Laina reached out to touch her husband’s cheek, a look of love passing between them that made something buzz like bees in Sibyl’s lower belly. She’d seen men and women look at each other with love before—even lust, she thought, remembering Rose—but this was different. There was a connection between the two of them that made human lust, and even love, seem infinitesimal in comparison.

“I can help you find it.” The words come out of her mouth without a second thought. She’d told Raife she would help Laina find it, and if she had to be there, why not? “I know plants and herbs very well. I was taught by a healer and an apothecary. That’s how I knew what would help stop your bleeding.”

“Aye?” Laina’s fair, arched brows went up in surprise. “Oh, Sibyl, you do’na know wha’t’would mean t’me!”

“Laina, mayhaps, now t’bairn’s birthed…” Darrow hesitated, glancing at the baby asleep in his cradle. Sibyl knew, from the look on Darrow’s face, what he was thinking, the words he didn’t say. He wanted her to stop looking for the plant, that much was clear, but he was torn. He could see how much it meant to her. So could Sibyl. “I do’na wanna leave ye.”

“But she’ll help ye, Darrow!” Laina turned shining eyes to her husband, ignoring his unspoken message. “I know ye’ll find it!”

“Mayhaps.” Darrow frowned, turning his gaze back to Sibyl again, still standing in the doorway.

“With Alistair’s men still looking for me, though…” Sibyl bit her lip, meeting Darrow’s eyes. They were as blue as the rest of the wulvers, but they could darken, like his brother’s, like the sky when it was ready to storm. They were dark now.

“Aye, he’s lookin’ fer ye.” Darrow frowned. “But I’ll keep ye safe, if’n ye’re really willin’ t’go out and look wit’ me, lass.”

“I’d be happy to, while I’m here,” Sibyl agreed, smiling at Laina. If it would keep the woman from roaming the woods in search of the elusive plant, Sibyl really would be happy to do it. Although she didn’t relish riding out into the woods with Darrow. But he wouldn’t hurt her—not with Sibyl under his brother’s protection. Would he?

“Thank ye, lass.” Darrow gave her a nod. “I’ll come fer ye on t’morrow. After trainin’, ya ken?”

“That would be fine.” Sibyl nodded, shutting the door behind her.

She walked back toward her room, thinking about Darrow’s obvious distaste of her. Even after she’d saved Laina’s life—twice—the man didn’t seem to like her. She wondered at it. Most of the wulvers had gone out of their way to make her feel as at home as possible. They didn’t tease her about her English accent, like the Scotsmen at Alistair’s castle had. They didn’t make fun of her penchant for baths like the Scottish, or her insistence on things like her own silverware and tin drinking cup. Of course, Raife had a lot to do with that, she knew. He, too, had gone out of his way to make her feel as at-home as possible.

Sibyl opened the door to her room, thinking mayhaps, if she went out into the woods with Darrow, looking for the elusive huluppa, he might eventually warm to her. She couldn’t figure out if it was because she was English, or human, or what. She was so lost in thought, she didn’t notice the door to the hot spring cavern was open, the orange glow of a torch lighting the way. She didn’t notice until Raife stepped into the room, his long, dark hair wet, his body beaded with water in the low light of the fire.

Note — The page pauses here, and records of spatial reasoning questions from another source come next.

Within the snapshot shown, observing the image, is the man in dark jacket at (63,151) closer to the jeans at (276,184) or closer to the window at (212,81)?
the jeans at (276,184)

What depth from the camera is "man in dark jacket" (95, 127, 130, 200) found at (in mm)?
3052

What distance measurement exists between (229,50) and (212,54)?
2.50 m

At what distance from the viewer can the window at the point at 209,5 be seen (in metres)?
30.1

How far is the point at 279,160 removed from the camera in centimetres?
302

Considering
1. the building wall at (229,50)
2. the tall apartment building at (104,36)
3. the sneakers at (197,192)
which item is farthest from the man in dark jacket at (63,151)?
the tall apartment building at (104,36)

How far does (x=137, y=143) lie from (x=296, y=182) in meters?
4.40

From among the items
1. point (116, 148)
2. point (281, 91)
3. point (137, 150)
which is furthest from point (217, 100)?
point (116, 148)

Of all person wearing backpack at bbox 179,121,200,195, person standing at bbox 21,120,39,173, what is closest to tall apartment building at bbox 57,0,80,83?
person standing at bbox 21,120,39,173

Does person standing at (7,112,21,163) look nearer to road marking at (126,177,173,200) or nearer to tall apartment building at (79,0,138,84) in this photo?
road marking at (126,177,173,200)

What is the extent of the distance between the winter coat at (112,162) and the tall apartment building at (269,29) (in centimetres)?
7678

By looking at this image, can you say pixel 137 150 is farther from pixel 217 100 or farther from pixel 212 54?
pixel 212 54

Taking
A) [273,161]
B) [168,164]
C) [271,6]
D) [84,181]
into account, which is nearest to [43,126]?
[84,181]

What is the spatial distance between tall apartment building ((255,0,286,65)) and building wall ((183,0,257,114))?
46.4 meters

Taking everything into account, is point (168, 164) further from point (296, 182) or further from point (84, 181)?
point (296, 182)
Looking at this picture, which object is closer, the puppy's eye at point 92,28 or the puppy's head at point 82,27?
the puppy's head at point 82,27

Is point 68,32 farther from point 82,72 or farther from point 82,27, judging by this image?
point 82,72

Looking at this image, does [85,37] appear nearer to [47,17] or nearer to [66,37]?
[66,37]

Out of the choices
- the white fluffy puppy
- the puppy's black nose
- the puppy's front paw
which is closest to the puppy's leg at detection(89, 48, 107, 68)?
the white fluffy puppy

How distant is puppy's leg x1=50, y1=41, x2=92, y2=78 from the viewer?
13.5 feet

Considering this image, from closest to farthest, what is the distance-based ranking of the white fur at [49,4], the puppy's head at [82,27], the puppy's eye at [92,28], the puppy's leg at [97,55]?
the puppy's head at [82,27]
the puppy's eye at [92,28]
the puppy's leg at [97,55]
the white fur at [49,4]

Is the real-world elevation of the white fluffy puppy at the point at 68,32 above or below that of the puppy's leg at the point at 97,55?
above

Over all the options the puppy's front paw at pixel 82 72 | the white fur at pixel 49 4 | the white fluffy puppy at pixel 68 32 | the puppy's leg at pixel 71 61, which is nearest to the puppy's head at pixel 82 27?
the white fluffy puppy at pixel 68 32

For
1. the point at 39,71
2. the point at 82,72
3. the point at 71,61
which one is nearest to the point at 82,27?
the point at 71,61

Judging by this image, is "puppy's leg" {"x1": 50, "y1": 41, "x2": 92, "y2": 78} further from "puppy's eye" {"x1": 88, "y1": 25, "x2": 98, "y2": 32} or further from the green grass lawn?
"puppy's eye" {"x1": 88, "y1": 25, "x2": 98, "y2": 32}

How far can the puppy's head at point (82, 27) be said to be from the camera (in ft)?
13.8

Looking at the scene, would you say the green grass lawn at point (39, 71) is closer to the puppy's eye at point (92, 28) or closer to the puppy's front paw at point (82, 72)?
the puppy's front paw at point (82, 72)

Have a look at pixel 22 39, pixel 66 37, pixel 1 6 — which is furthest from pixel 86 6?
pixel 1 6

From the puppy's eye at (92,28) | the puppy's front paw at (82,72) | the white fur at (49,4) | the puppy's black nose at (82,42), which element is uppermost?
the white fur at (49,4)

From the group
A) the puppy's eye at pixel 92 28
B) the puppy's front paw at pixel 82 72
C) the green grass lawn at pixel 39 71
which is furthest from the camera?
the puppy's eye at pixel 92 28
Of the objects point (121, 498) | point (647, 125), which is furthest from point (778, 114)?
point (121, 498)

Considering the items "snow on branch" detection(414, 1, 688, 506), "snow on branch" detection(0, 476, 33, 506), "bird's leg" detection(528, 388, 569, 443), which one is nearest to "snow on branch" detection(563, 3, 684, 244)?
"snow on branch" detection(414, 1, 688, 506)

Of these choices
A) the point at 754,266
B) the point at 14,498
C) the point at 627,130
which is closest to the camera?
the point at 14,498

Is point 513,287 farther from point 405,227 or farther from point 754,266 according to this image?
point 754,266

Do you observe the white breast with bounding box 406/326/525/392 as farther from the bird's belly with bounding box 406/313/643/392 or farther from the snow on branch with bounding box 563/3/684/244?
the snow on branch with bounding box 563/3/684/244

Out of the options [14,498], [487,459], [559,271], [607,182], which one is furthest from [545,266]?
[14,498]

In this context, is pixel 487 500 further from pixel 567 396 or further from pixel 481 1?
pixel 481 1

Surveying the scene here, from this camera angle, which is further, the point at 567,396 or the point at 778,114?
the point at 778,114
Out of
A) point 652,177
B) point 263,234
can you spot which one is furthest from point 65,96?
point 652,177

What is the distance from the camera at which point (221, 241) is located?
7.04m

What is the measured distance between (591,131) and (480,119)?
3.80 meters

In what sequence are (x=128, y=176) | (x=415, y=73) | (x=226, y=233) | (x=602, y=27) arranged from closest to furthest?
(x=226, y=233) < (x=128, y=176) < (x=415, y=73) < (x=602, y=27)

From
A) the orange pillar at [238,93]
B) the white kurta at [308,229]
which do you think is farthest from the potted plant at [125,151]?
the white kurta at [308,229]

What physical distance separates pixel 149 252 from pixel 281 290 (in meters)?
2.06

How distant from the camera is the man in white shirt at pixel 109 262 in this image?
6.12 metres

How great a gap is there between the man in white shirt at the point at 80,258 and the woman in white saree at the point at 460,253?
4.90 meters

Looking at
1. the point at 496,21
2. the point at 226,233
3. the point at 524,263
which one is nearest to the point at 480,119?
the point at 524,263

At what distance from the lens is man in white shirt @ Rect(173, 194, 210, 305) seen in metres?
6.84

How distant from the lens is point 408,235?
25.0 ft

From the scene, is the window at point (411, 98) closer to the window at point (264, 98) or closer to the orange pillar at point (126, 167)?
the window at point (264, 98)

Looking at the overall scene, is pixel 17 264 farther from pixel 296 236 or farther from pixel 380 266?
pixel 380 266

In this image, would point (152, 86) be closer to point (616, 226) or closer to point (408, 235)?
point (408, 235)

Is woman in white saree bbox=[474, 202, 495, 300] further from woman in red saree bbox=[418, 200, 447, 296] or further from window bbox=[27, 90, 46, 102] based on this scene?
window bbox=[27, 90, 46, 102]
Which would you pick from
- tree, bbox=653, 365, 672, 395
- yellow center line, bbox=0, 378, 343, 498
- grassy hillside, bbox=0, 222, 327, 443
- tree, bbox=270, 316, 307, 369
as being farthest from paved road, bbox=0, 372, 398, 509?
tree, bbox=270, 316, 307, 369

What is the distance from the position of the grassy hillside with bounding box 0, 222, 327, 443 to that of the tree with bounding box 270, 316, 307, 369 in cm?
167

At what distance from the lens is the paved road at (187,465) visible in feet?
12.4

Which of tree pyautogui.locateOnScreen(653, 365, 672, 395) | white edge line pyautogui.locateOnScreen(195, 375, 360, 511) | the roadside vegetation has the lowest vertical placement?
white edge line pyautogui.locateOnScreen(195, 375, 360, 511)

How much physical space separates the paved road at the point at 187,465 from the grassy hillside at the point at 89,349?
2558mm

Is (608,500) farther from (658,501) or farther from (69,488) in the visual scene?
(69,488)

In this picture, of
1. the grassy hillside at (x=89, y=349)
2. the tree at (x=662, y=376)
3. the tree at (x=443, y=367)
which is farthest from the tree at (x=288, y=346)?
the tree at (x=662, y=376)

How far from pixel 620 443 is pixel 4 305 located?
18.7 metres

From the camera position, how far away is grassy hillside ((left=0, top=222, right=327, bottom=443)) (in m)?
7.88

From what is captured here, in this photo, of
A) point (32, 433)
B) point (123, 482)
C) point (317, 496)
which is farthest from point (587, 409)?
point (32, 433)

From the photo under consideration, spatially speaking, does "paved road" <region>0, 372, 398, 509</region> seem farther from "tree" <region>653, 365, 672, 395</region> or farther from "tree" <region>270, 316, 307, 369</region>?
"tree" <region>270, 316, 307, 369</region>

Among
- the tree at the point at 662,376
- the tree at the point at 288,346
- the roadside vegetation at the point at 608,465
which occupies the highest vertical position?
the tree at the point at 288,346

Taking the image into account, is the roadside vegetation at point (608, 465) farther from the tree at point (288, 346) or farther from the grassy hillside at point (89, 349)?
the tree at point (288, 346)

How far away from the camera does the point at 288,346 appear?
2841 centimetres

He was stark naked, his plaid just thrown over his shoulder, hiding nothing. They stared at each other, unblinking. Sibyl felt her cheeks redden and knew she should look away, but she didn’t. The man’s body was as hard as rock, chiseled like granite, shoulders wide, chest hairless but thick, his waist narrowing, abdomen so ridged it was like a mountain range in its own right. Sibyl followed the terrain of his body with her gaze, the water running down his tawny skin in little rivers, seeing that Laina had been wrong about the wulvers being completely hairless except for the locks on their head. Raife had a thick, dark patch of hair between his legs, the snake there slowly rising to point in her direction.